Берна глянула на Августу, которая аккуратно промокала рот кружевным платком, опустив глаза. Её змея Клеопатра неподвижно лежала на её шее, словно ожерелье. Эх, что ж она так выдаёт себя постоянно? подумала Берна и стала вспоминать, что бы ей такого сказать, чтобы все вокруг превратились в фонтаны. Про гейс профессора О’Донована? Да, это было бы в яблочко, но, пожалуй, об этом лучше никому не говорить вообще. Про Мартина Фитцпатрика? Берна ощутила приятное тепло внутри, подумав о нём и о том, как он попрощался несколько дней назад, перед отправлением во Францию. «Твой голос — самый красивый в нашем хоре, Берна». Хоть и магглорождённый, а смелый и благородный, сказала леди Берна. И из богатой семьи, добавила Воительница-Горгона-Терция, она же с некоторых пор Великая Прорицательница. Нет, пока не скажу им про Мартина. Про что же тогда?
— Я и сама не заметила, как это случилось, — рассказывала тем временем Айлин, подливая всем вина в чаши, — но таки прошла. А я ещё волновалась тогда, год назад, и думала зелье варить отворотное. А потом передумала всё-таки.
— А чего передумала? — спросила её Хизер. — Если бы я влюбилась в Этьена, я бы в тот же день побежала зелье варить.
— Если бы я влюбилась в Этьена, я бы побежала проверяться на предмет тяжёлого случая Конфундуса, — проворчала Мэгги.
— Ну, я не знаю, как это бывает у других, — стала сбивчиво объяснять Айлин, — а я чувствовала тогда, как будто у меня внутри зажглось ещё одно солнце. Конечно, больно было понимать, что нет надежды разделить этот свет с тем, кто его зажёг. Но представьте себе, что солнце исчезнет! И я подумала: если оно не настоящее, то очень быстро погаснет само, без всяких зелий. А если настоящее, то его нельзя гасить! Это же как убить часть своей души — и мне показалось, что жить всю жизнь с чёрной дырой в душе, это ещё хуже, чем с неразделённым светом…
Берна исподтишка наблюдала за Августой по время этой тирады. Интересно, для неё тоже Этьен — вот такое солнце?
— Так выпьем же за то, что Этьен оказался для Айлин ненастоящим солнцем, — сказала Мэгги, и все принялись пить.
— Только профессор Госхок мне сказала тогда, что опасно так думать, — добавила Айлин. — Она ведь и сама собиралась отворотное варить, и мы с ней разговорились об этом всём.
Брызги вина вырвались у Эйриан изо рта.
— Что?
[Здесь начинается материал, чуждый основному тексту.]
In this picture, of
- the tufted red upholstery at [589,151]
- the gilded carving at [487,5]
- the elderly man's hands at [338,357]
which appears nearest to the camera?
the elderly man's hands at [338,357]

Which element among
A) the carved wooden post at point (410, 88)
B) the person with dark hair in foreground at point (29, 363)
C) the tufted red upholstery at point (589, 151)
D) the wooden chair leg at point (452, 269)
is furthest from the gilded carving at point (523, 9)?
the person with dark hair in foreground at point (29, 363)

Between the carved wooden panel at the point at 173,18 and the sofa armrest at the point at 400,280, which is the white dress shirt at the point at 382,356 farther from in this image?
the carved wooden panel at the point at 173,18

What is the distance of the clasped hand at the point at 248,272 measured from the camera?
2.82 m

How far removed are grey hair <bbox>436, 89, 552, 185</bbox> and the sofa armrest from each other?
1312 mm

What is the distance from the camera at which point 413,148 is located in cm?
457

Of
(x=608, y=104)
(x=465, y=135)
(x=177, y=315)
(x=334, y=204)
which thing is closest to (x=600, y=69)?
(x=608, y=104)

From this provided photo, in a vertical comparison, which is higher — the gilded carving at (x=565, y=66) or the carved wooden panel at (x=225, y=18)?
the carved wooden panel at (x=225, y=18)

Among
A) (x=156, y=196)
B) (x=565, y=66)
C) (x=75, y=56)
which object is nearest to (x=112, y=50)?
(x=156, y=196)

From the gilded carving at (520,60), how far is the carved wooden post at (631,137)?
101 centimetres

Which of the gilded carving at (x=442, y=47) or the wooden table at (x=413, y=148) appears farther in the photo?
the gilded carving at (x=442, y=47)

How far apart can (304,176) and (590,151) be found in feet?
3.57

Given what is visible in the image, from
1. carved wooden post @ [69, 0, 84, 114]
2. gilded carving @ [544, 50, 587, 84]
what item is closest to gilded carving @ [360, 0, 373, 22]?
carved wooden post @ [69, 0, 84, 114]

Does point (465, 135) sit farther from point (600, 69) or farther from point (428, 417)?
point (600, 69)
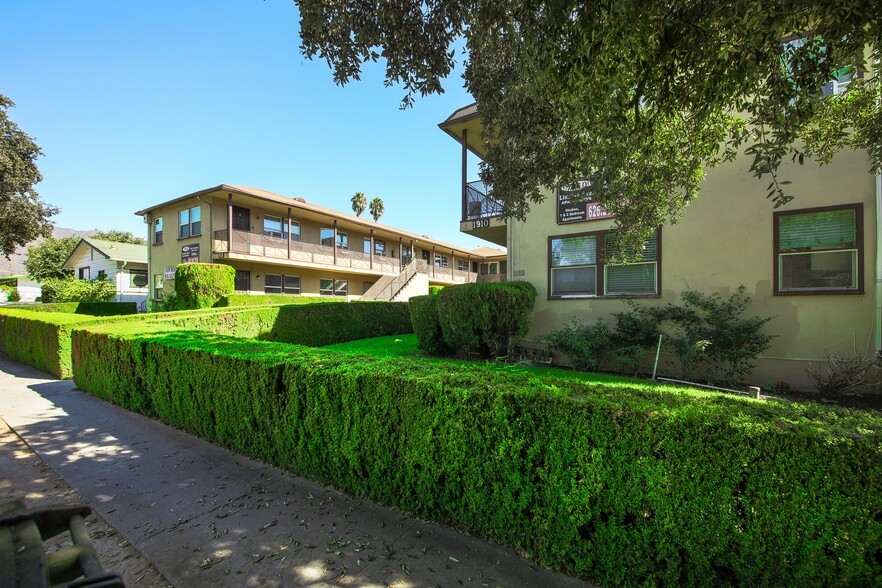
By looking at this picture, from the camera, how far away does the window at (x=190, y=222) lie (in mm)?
20859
Профессор Госхок? Отворотное?! В кого это она была влюблена?!
— Ну, мне было неловко спрашивать, сами понимаете. Я тогда ещё подумала — может, бывшего мужа всё ещё любит? Правда, зачем тогда было сбегать от него…
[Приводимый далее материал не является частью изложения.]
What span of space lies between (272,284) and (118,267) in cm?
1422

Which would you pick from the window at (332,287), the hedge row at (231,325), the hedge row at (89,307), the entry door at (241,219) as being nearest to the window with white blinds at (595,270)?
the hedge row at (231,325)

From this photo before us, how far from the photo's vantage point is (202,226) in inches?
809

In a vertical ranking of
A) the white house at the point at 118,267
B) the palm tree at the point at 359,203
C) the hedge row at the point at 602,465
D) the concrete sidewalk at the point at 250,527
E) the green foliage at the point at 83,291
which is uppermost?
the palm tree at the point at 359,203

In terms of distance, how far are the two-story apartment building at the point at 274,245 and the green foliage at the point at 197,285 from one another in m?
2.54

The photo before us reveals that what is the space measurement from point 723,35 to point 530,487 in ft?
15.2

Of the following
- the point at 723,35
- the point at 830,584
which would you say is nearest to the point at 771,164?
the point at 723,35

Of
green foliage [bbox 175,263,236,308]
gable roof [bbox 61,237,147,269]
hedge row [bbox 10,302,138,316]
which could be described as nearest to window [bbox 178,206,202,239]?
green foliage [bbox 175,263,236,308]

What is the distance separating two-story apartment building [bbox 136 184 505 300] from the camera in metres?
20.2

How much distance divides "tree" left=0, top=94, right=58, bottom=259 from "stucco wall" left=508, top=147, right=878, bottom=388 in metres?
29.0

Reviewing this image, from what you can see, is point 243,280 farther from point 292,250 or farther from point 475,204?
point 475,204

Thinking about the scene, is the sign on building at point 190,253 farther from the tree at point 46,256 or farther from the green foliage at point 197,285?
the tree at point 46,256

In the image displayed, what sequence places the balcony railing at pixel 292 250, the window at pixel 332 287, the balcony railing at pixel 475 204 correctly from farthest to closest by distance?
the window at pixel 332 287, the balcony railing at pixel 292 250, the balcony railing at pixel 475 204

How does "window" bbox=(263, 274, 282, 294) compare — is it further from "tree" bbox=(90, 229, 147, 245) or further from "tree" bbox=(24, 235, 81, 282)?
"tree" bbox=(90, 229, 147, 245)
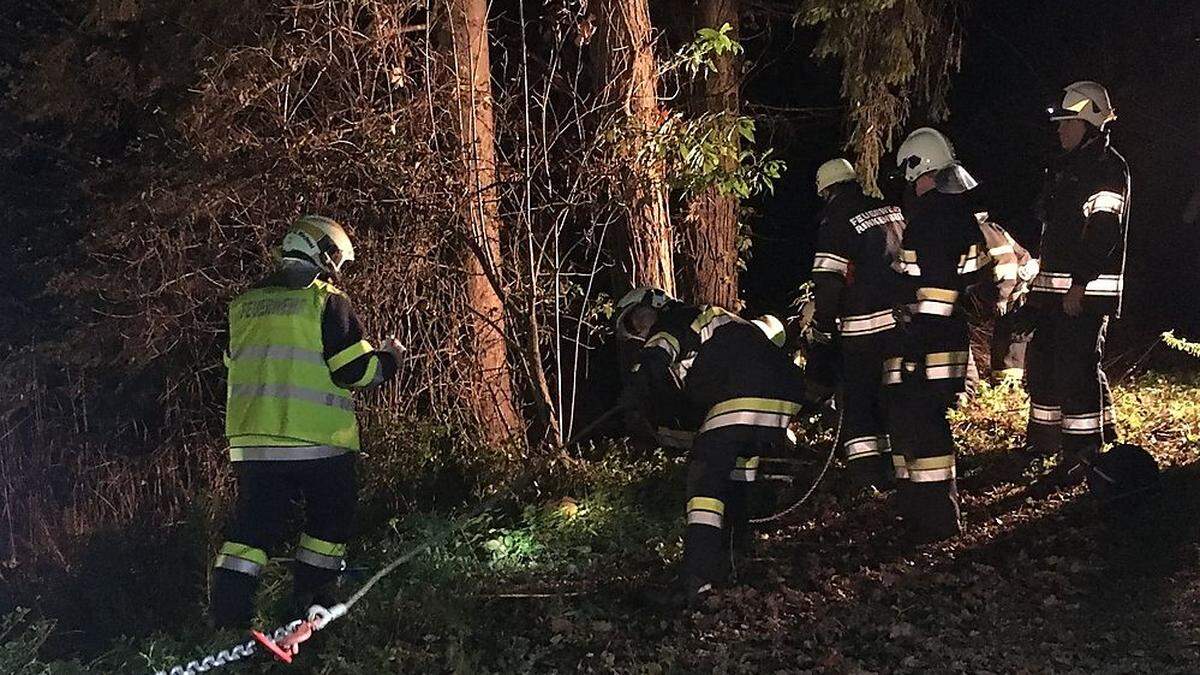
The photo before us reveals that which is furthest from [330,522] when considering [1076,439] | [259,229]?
[1076,439]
— Я могу ошибаться, конечно, — сказала Августа, — но мне во время боя в пещере показалось, что она что-то испытывала по отношению к профессору Яге.
Мэгги, Айлин, Эйриан и Хизер одновременно предались расплескиванию, разбрызгиванию и покашливанию.
— Шутишь, что ли? — пробормотала Мэгги, вытирая рот.
— Говорю же, мне так показалось. Да и Моргана потом что-то такое говорила про них загадочное — ты не помнишь разве?
— Да у Морганы всё такое загадочное! Её послушать, так и про себя много нового узнаешь…
— Так что там опасного увидела профессор Госхок в том, чтобы думать про любовь как про солнце? — вернулась к теме Эйриан.
— Ну, она сказала что-то в духе: «То, какие образы мы выбираем для сравнений, накладывает отпечаток на наши мысли и поступки».
— Чего?
— Ну, то есть, «солнце» — это чересчур, — попыталась объяснить Айлин. — Она сказала: «Это слишком сильный образ, особенно если представлять его исчезновение. Ты превращаешь любовь в центр своей собственной вселенной. Я не уверена, что стоит это делать».
— Так ведь ей сколько? Тридцать? А то и больше, — сказала Хизер. — Это же старость практически. Что она уже может понимать в любви?
Все засмеялись, а Берне вспомнилась ведьма в алом с золотом платье, которую она видела в шаре. Понимала ли она что-то в любви? А что понимает сама Берна? Может, Анри де Руэль-Марсан что-то в ней понял, раз сбежал от Кристины Кэррик и Яги, когда его заменили в плену настоящим французским королём, и вернулся на поле боя разыскивать Филиппу? Их история теперь у всех на устах. Говорят, истекающая кровью Филиппа просила его взять у неё Орифламму и оправиться в бой вместо неё, но он поступил иначе. Флаг передал ближайшему воину, а сам утащил Филиппу магией с поля боя, чем спас ей жизнь. Говорят, что теперь песни будут слагать об их романтичной истории. Да уж, их ведь таки исключили из Хогвартса — куда уж романтичнее!